# Are there relations that cannot be normalized to second normal form (2NF)?

I came across this example that I can't normalize to 2NF, so I was wondering if relations that could not be normalized existed.

Here is the example relation:

• `R(A, B, C, D, E)`

with the functional dependencies:

• `{A, B} → D`
• `C → B`
• `E → A`

or, diagrammatically: The primary key of that relation is `{C, E}`, and if we suppose that all the attributes are atomic, then `R` is in first normal form (1NF).

But how can we normalize it to 2NF?

Since `A` and `B` are not fully dependent on `{C, E}`, I feel like they should be set aside in two different relations, but then `D` isn't dependent on anything in `R`. What am I missing?

Note that the normalization of a relation is an operation that in general is performed to eliminate or reduce anomalies like redundancy, while in general preserving the meaning of the data, and more formally, preserving two essential properties: the dependencies holding on the original data, and the data itself (through the concept of lossless decomposition).
******
> _Explore the material_:
1. In the 2NF normalization question, what is given as the primary key of relation R?
2. Extend the 2NF normalization question with a few more sentences that pick up after its last one.
The data after this point plays no part in the work.
******
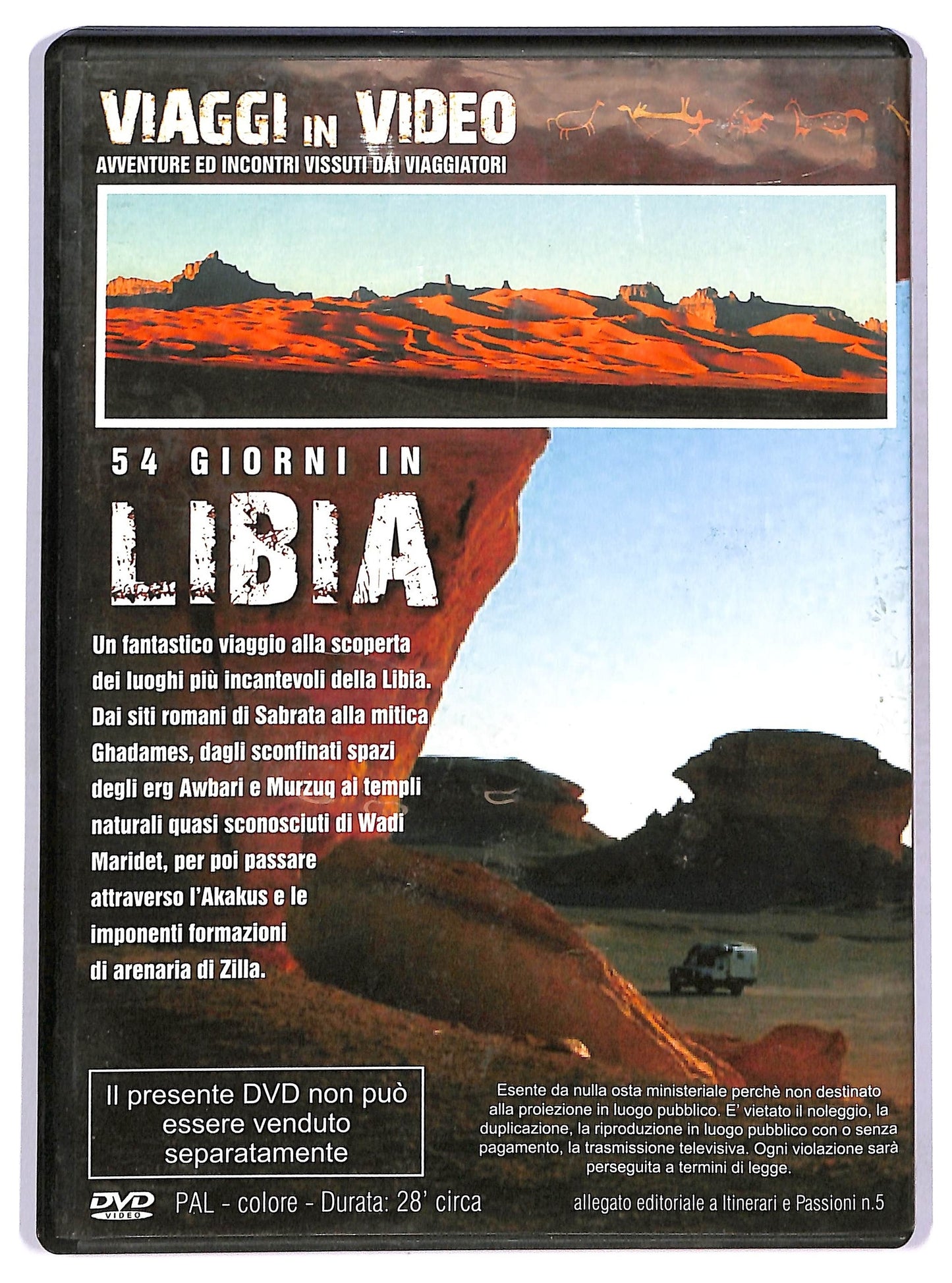EBOND 54 giorni in libia - Viaggi in video EDITORIALE DVD D755856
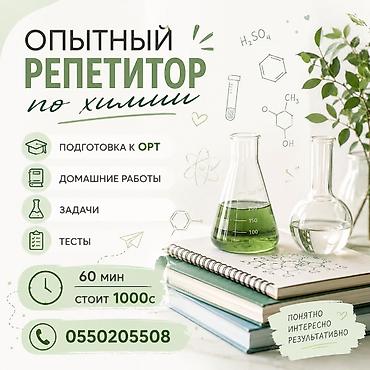 кой рамановский: Репетитор по химии — 1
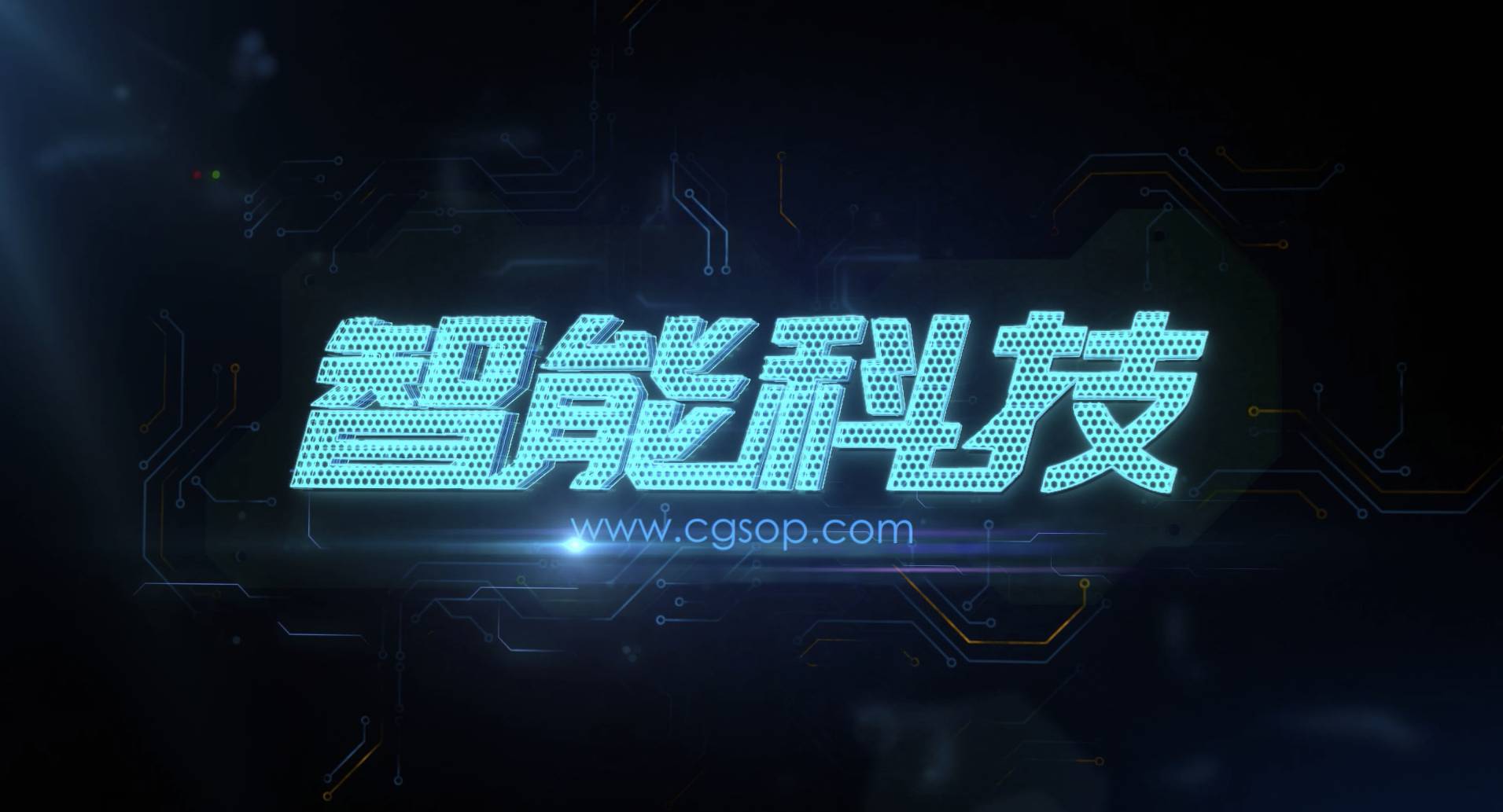 商务企业高科技电路logo片头AE模板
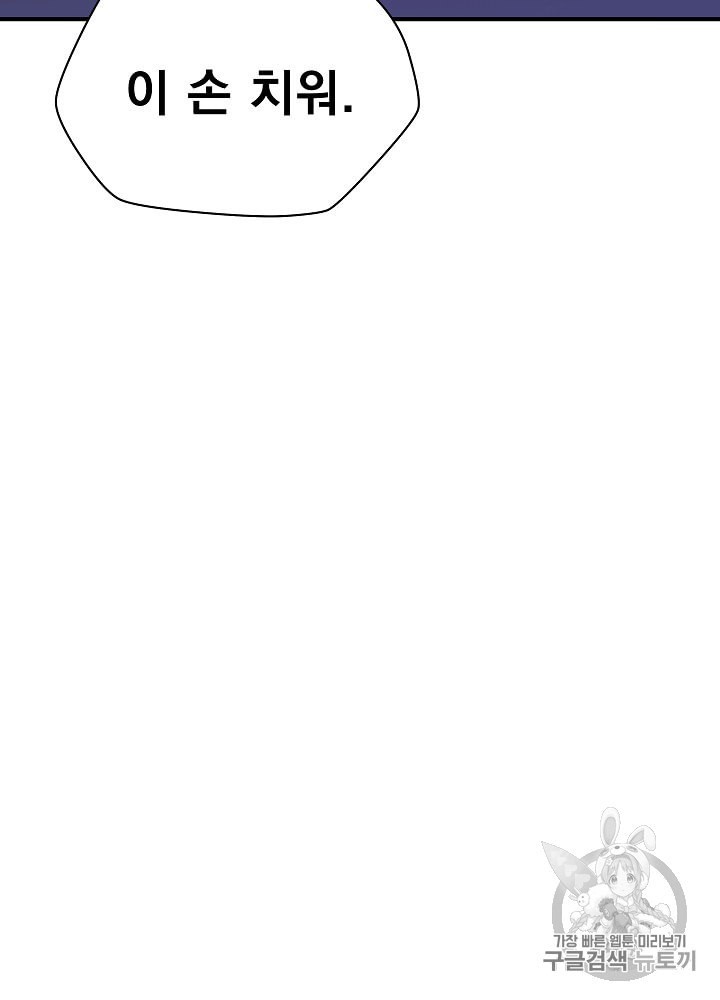 Kill the Hero Ch.32 p107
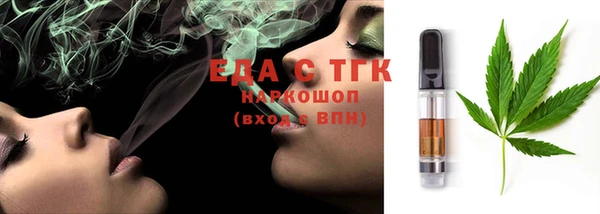 MESCALINE Нязепетровск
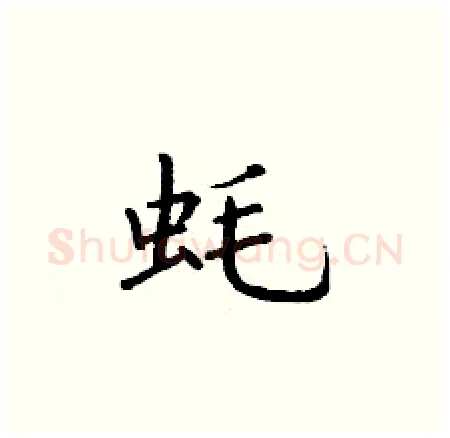 蚝硬笔楷书写法,摘自丁谦硬笔书法字帖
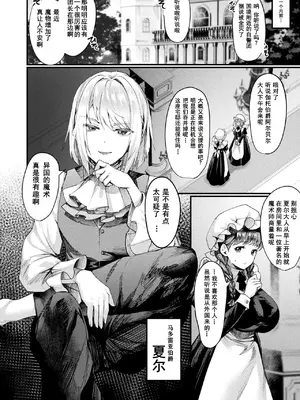 [越後屋タケル] 異形・女体化伝―堕落した貴族―(コミックアンリアル 2023年10月号 Vol.105) [塔派机翻] [DL版]_02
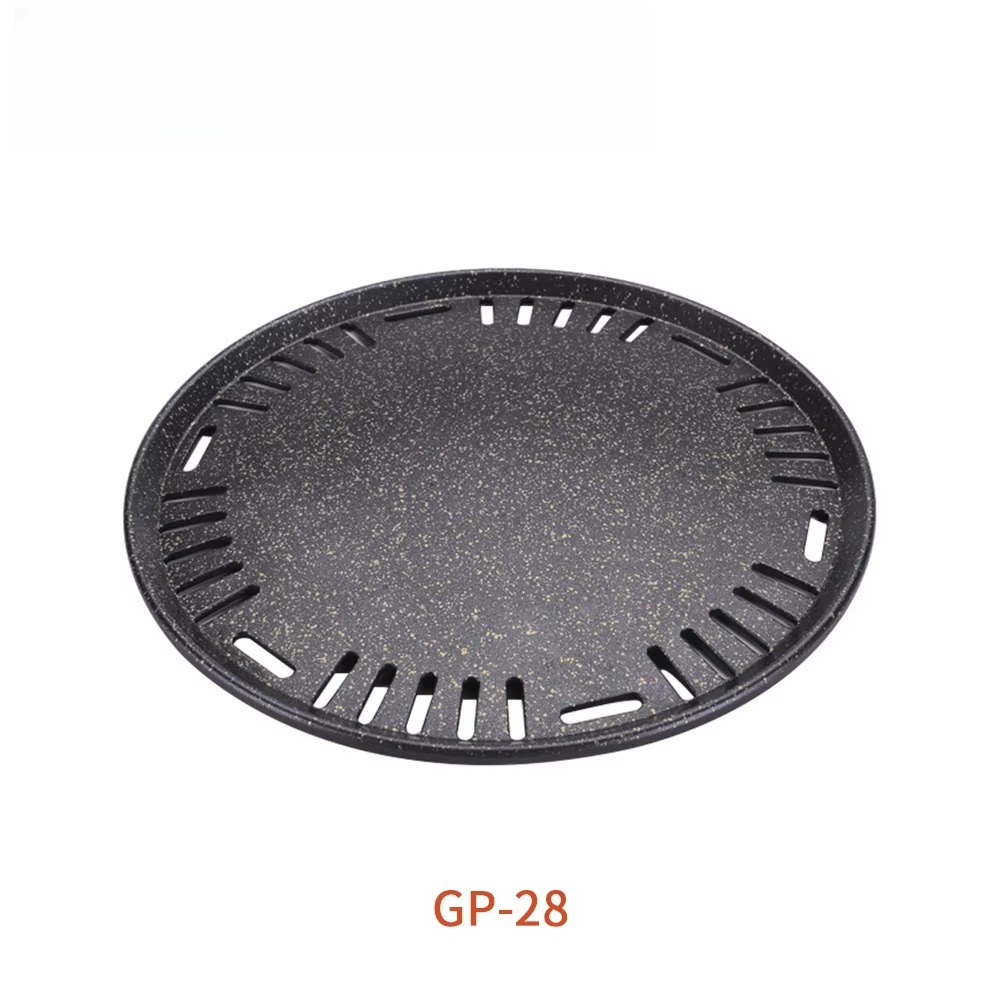 Aluminum Round Bbq Plate Non S - огляд і ціна Outdoor Camping Korea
******
> _Answers in order_:
1. The primary key is {C, E}.

2.
So, the normalization decomposes a relation in a set of relations that are in a so-called Normal Form, and the normal forms used in a decomposition are usually the Boyce-Codd Normal Form, the Third Normal Form, or even higher level ones. For these decompositions, there are formal algorithms that can be used, and that guarantees a set of properties, like being lossless and preserving the dependency (not in all cases, for instance it is known that certain relations cannot be decomposed in BCNF without the loss of some dependency).

Note that the second normal form is not used in practice, has only an historical interest, and there are no published formal algorithm since it is more weaker that the 3NF and the BCNF.

All these topics are discussed in detail in any good book on databases, and you can find even some of them free on line.

In your example, assuming that the dependencies that you shown are a cover of all the dependencies of the relation, the decomposition of R in the the relations R1(CE) and R2(ABD) does not preserves the functional dependencies (E->A and C->B are lost), and is not lossless.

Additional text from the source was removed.